Zazam is a simple music detection library built in C++, based on FFFT library. Together, they constitute my proposal for the final project of "Advanced Methods for Scientifing Computing" course at PoliMi for the a.y. 23/24.
This library depends on two libraries: ffft and PortAudio.
ffft library takes care of Fourier transforms, and in particular the spectrograms of songs.
PortAudio is involved in real-time recognition by handling the device audio input signal.
The songs are mapped and stored as vectors of hashes, which are calculated based on the most prominient frequencies at each time step. To generate them, and so to populate the dataset, we use the class Sequencer, which takes care of generating the vector of hashes from the spectrogram of the song.
Once that our dataset is ready, a sample of a song can be identified through the Identifier class. The main method will transform the sample into its corresponding vector of hashes.

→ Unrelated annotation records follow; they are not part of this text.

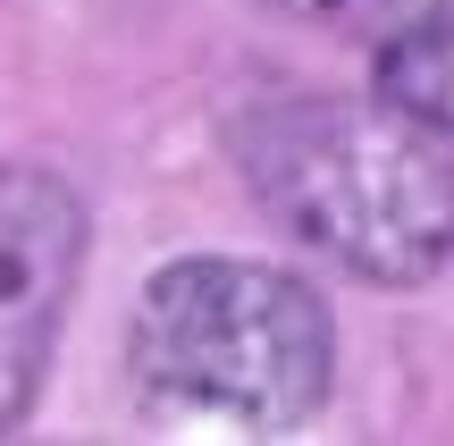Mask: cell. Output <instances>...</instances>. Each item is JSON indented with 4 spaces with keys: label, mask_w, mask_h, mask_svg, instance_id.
I'll return each mask as SVG.
<instances>
[{
    "label": "cell",
    "mask_w": 454,
    "mask_h": 446,
    "mask_svg": "<svg viewBox=\"0 0 454 446\" xmlns=\"http://www.w3.org/2000/svg\"><path fill=\"white\" fill-rule=\"evenodd\" d=\"M127 379L160 430L286 438L337 387V320L294 270L185 253L135 295Z\"/></svg>",
    "instance_id": "cell-1"
},
{
    "label": "cell",
    "mask_w": 454,
    "mask_h": 446,
    "mask_svg": "<svg viewBox=\"0 0 454 446\" xmlns=\"http://www.w3.org/2000/svg\"><path fill=\"white\" fill-rule=\"evenodd\" d=\"M253 202L362 286H429L454 262V160L387 101L286 93L236 118Z\"/></svg>",
    "instance_id": "cell-2"
},
{
    "label": "cell",
    "mask_w": 454,
    "mask_h": 446,
    "mask_svg": "<svg viewBox=\"0 0 454 446\" xmlns=\"http://www.w3.org/2000/svg\"><path fill=\"white\" fill-rule=\"evenodd\" d=\"M84 202L51 168H0V438L34 413L84 278Z\"/></svg>",
    "instance_id": "cell-3"
},
{
    "label": "cell",
    "mask_w": 454,
    "mask_h": 446,
    "mask_svg": "<svg viewBox=\"0 0 454 446\" xmlns=\"http://www.w3.org/2000/svg\"><path fill=\"white\" fill-rule=\"evenodd\" d=\"M371 93L387 101V110H404L412 127L454 135V17H446V26H421V34H395V43H379V59H371Z\"/></svg>",
    "instance_id": "cell-4"
},
{
    "label": "cell",
    "mask_w": 454,
    "mask_h": 446,
    "mask_svg": "<svg viewBox=\"0 0 454 446\" xmlns=\"http://www.w3.org/2000/svg\"><path fill=\"white\" fill-rule=\"evenodd\" d=\"M270 17L303 34H337V43H395V34H421V26H446L454 0H261Z\"/></svg>",
    "instance_id": "cell-5"
}]
</instances>
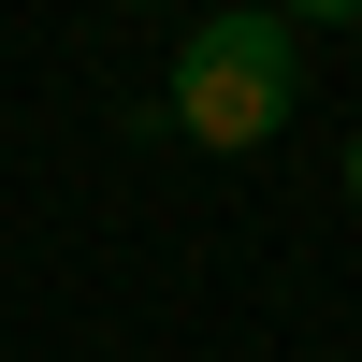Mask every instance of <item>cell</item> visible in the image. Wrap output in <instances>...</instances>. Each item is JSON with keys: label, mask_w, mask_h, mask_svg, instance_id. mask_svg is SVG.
Segmentation results:
<instances>
[{"label": "cell", "mask_w": 362, "mask_h": 362, "mask_svg": "<svg viewBox=\"0 0 362 362\" xmlns=\"http://www.w3.org/2000/svg\"><path fill=\"white\" fill-rule=\"evenodd\" d=\"M348 203H362V131H348Z\"/></svg>", "instance_id": "2"}, {"label": "cell", "mask_w": 362, "mask_h": 362, "mask_svg": "<svg viewBox=\"0 0 362 362\" xmlns=\"http://www.w3.org/2000/svg\"><path fill=\"white\" fill-rule=\"evenodd\" d=\"M290 116H305V29H290V15L232 0V15H203L189 44H174L160 131H189V145H218V160H247V145H276Z\"/></svg>", "instance_id": "1"}]
</instances>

Then, the method will compare it to the ones contained in the dataset, calculating a matching score and eventually picking the song with the highest one.
The file examples/sequence.cpp provides the complete implementation of the populating phase, which is essentially based on performing the sequencing operation on each of the WAV of AIFF files provided:
// Initialize sequencer, indicating the hashes output path.
Sequencer sequencer("../local_dataset/hashes");
// Provide the path of the WAV or AIFF audio file.
std::string wav_path = "../local_dataset/wav/pink_floyd.wav";
// Song struct which will contain the title and the hash.
Song song;
// Sequence, save to file and load results in song object.
sequencer.sequence(wav_path, song);The file examples/identify.cpp provides the implementation of sample recognition from a file, while examples/record.cpp involves real-time recognition using the default audio input source of the device. Essentially, the sample audio vector is mapped to its hash vector and then it's handled by the identify method:
std::vector<double> recording;
// Record for X seconds from microphone.
Recorder<double> recorder;
recorder.record(recording);
Song sample, result;
// No need to indicate the output path because
// we do not want to the save the sample hash to file.
Sequencer sequencer;
sequencer.sequence(recording, sample, false);
// Provide the dataset path.
Identificator identificator("../local_dataset/hashes");
// Identify the sample.
identificator.identify(sample.hash, result); The algorithm has been adapted from @jdechicchis's paper 'A Music Identification Algorithm which Utilizes the Fourier Analysis of Audio Signals'.